A novel about the past, LOVE begins closer to the present, with a young woman, Junior Viviane, long a resident of juvenile correctional halls, applying for a job in the big house at One Monarch Street, inhabited by two warring women: Heed Cosey, Bill's much younger second wife, now his widow, and Christine, his granddaughter.
"Each woman," Morrison writes, "lived in a spotlight separated --- or connected --- by the darkness between them." While Heed, the beneficiary of her husband's contested will, lives a lonely life in the house's richly appointed upper floors, Christine resides in the small, spare basement apartment near the kitchen. Confined to the same house, they still stay as far away from each other as possible, their silence erupting into violent arguments once every year or so.
As LOVE progresses, Morrison reveals the interconnectedness of their lives, the strange ways they are related and the strong bond they maintain despite their mutual hostility. In doing so she depicts a large cast of mostly compelling characters who haunt the novel's periphery: Christine's mother, May Cosey, whose husband died early and left her the thankless job of running her father-in-law's hotel; L, the gifted cook who provides a balanced commentary against the hysterical grievances of the main characters; and Sandler Gibbons, Bill's fishing buddy whose grandson, Romen, now works for the Cosey women and is Junior's lover.
As she reveals new depths of connection between them, Morrison brings these characters together to squabble over Bill Cosey and his estate, giving LOVE the tone of a soap opera --- "just another story made up to scare wicked females and correct unruly children, a story that shows how brazen women can take a good man down." And too often Morrison seems too willing to let LOVE descend to the level of "pointless malice," which infects her prose and her themes with soap-opera formulas.

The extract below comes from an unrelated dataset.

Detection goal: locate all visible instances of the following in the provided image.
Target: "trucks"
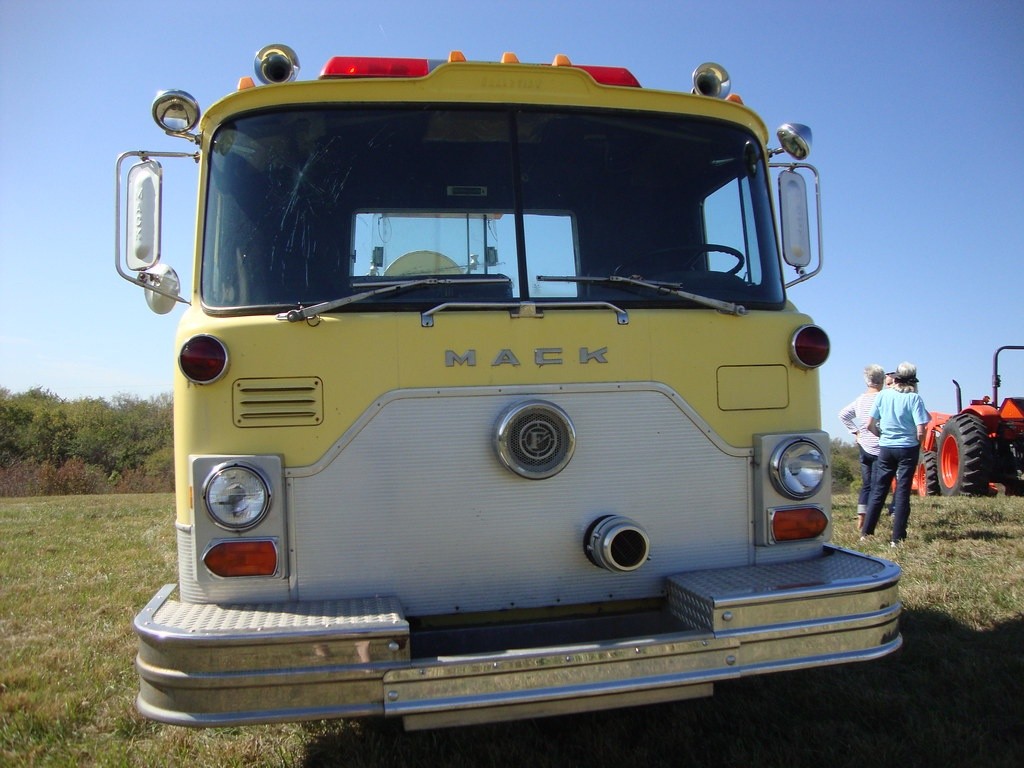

Certain phrases stand out against the well-crafted mellifluousness of Morrison's otherwise remarkably restrained prose. Hackneyed clichés pop up and stand out, like "When Christine opened the door she found Ernie locked in the arms of the staff sergeant's wife." Elsewhere, Morrison painfully overstates the novel's meaning, such as when one character remarks, "it's like we started out being sold, got free of it, then sold ourselves to the highest bidder." It doesn't help that another character responds, "Who you mean 'we'? Black people? Women? You mean me and you?" This is certainly true and well observed, but already apparent to even a casual reader.
Such missteps reveal just how forcefully Morrison is straining to make LOVE work, to stretch a threadbare family saga to cover such large ideas about race and gender. That she does make it work at all, that her insights more often than not hit their targets, and that LOVE is readable and fascinating seem like an extreme act of will, and there is a certain purity in such literary labor. Morrison works so hard in LOVE, and her hard work pays off for her and for the reader --- mostly.